As AMR becomes more of a concern in veterinary medicine, prevention of infection becomes more crucial. Preventing the spread of multidrug-resistant organisms depends predominantly on good IPC practice being applied.  Standard infection control precautions, such as a focus on effective environmental decontamination, are just one of the basic IPC measures we should focus on to reduce the risk of transmission of infection within our veterinary practices.

Ultimately, IPC is everyone’s responsibility and all veterinary staff have a role to play in preventing the spread of infection. IPC is a dynamic and evolving topic in veterinary medicine. Kate Sparksman, College Lecturer (Medivet) and Karen Wares, Associate Clinical Director (GAMA Healthcare) aim to raise the profile of IPC in the veterinary sector with a focus on environmental decontamination. Come and join them in their discussion about the importance of cleaning and disinfection procedures within the veterinary practice, in relation to preventing the spread of HAIs during their session entitled ‘Clean Between - The Essentials of Environmental Decontamination’ on the 14th November from 15:15 - 16:15 at Exhibitor Showcase 2.
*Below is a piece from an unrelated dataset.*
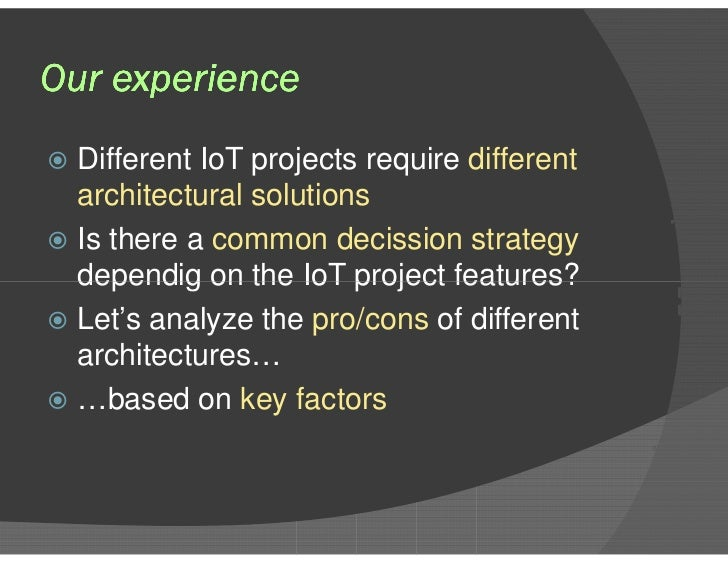 Our experience <ul><li>Different IoT projects require  different architectural solutions </li></ul><ul><li>Is there a  com...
  • Morens, D.M. Fauci, A.S. Emerging Infectious Diseases: threats to human health and global stability. PLoS Pathog. 2013;9(7):e1003467.
  • Willemsen, A., Cobbold, R. Gibson, J. Wilks, K. Lawler, S. & Reid, S. (2019) Infection control practices employed within small animal veterinary practices—A systematic review. Zoonoses and Public Health.
  • Weese, J.S. van Duijkeren, E. Methicillin-resistant Staphylococcus aureus and Staphylococcus pseudintermedius in veterinary medicine. Vet Microbiol. 2010;140(3-4):418-429.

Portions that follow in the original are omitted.